**REQUIRED TASKS**
A. Say whether each of these statements agrees with the passage on Kolo. Answer yes or no for each one, and quote the deciding words of the passage.
(i) The German Army arrived in Kolo on 19 September 1939.
(ii) The Jewish Police force in the ghetto consisted of 25 people.
(iii) Pinkus Brenner was the head of the Judenrat.
B. Copy the section of the passage on Kolo that opens with the words containing "Kolo is located" and closes with "government in Hohensalza.", substituting "Vistula River" for "Warta River".
C. Carry on the account of the Kolo ghetto from the point where the passage stops.

**PASSAGE SHOWN**
"""
Kolo (Warthbrucken)


WARTHBRUCKEN - VOGELSCHAU710

Warthbrucken - Synagogue

Kolo is located about 45 miles northwest of Lodz, and in September 1939, there were 4,560 Jews among a total population of 13,000 residents in Kolo. The German Army arrived in Kolo on 19 September 1939, and immediately the Jews of Kolo were subjected to abuse, looting, forced labour and murder. The Germans renamed Kolo as Warthbruken, and in December 1940, a ghetto was established in the town and it was located primarily in the area of the central market square, and one of its borders was the Warta River. The administration of the Jewish residential area was under the supervision of the Mayor of the town, Willi Schönert, whose energetic actions against the Jewish population was highly regarded by the regional government in Hohensalza.

On the orders of the German authorities a Jewish Council (Judenrat) was established and Pinkus Brenner served as the head of this institution. The Judenrat created a labour department under the supervision of Wron, Neuman, Borkowski, Borenztajn, Lissek, and Frenkiel. The main task of this department was to organise the number of Jewish workers demanded by the German authorities every day. The ghetto area was supervised and guarded by various police units, including Gendarmerie, the Security Police and local ethnic Germans. The nearest main headquarters of the Gestapo was located in Konin. The Jewish Police force in the ghetto consisted of 15 people. The Jews still had the possibility to contact and trade with the immediate Polish population, which helped to ease the harsh living conditions in the ghetto. On 2 October 1940, a total of 150 families were transferred to Bugaj and Nowiny Brdowskie. An unknown number of Jews managed to escape from Kolo, mostly in the direction of Zychlin. At the end of 1940, out of a total population of 11,228 in Kolo, there were still 2,640 Jews. In June 1941, approximately 300 Jews were transferred to forced labour camps in the surrounding area. First, those collected were herded into the synagogue, where they had to wait for three days without any food or water. Dr Franz Sieburg, a representative from the health department of the city of Poznan (Posen), was responsible for the selection of Jews, who were deemed fit for work. In addition, engineer Fritz Neumann and the head of the construction department in Poznan, was also present. During their transport to the camps, the Jews were not given any food or water, and the guards ill-treated them. In August 1941, approximately 100 Jewish girls were transferred to a forced labour camp near Wroclaw (Breslau).
"""
**DATA SEGMENT**
"""
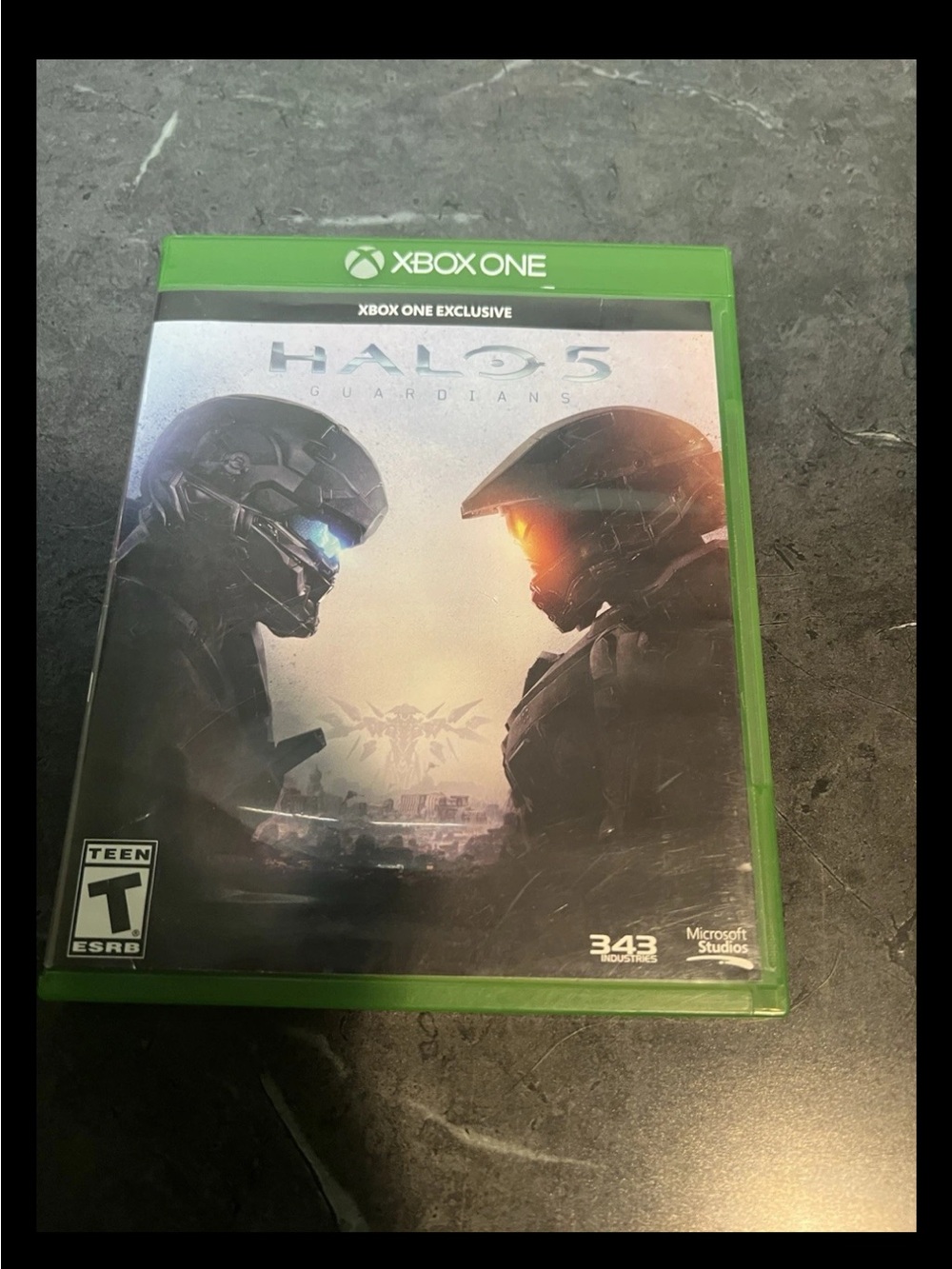 Halo 5: Guardians - Microsoft Xbox One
"""
**ACTIVITY ANSWERS**
A.
(i) Yes: "The German Army arrived in Kolo on 19 September 1939"
(ii) No: "The Jewish Police force in the ghetto consisted of 15 people."
(iii) Yes: "Pinkus Brenner served as the head of this institution."

B.
Kolo is located about 45 miles northwest of Lodz, and in September 1939, there were 4,560 Jews among a total population of 13,000 residents in Kolo. The German Army arrived in Kolo on 19 September 1939, and immediately the Jews of Kolo were subjected to abuse, looting, forced labour and murder. The Germans renamed Kolo as Warthbruken, and in December 1940, a ghetto was established in the town and it was located primarily in the area of the central market square, and one of its borders was the Vistula River. The administration of the Jewish residential area was under the supervision of the Mayor of the town, Willi Schönert, whose energetic actions against the Jewish population was highly regarded by the regional government in Hohensalza.

C.
From the beginning of 1941, the Jews were strictly forbidden to leave the Kolo ghetto. The Judenrat sent a delegation to the Mayor of the town, attempting to revoke this order. The result of the negotiations was a ransom demand by the German authorities, which was officially known as a ‘poll tax’ of 4 Reichsmark (RM) for every person in the ghetto. The German authorities stated that they required the money to pay for the transfer of the Jews to the nearby ghettos in the General Gouvernement.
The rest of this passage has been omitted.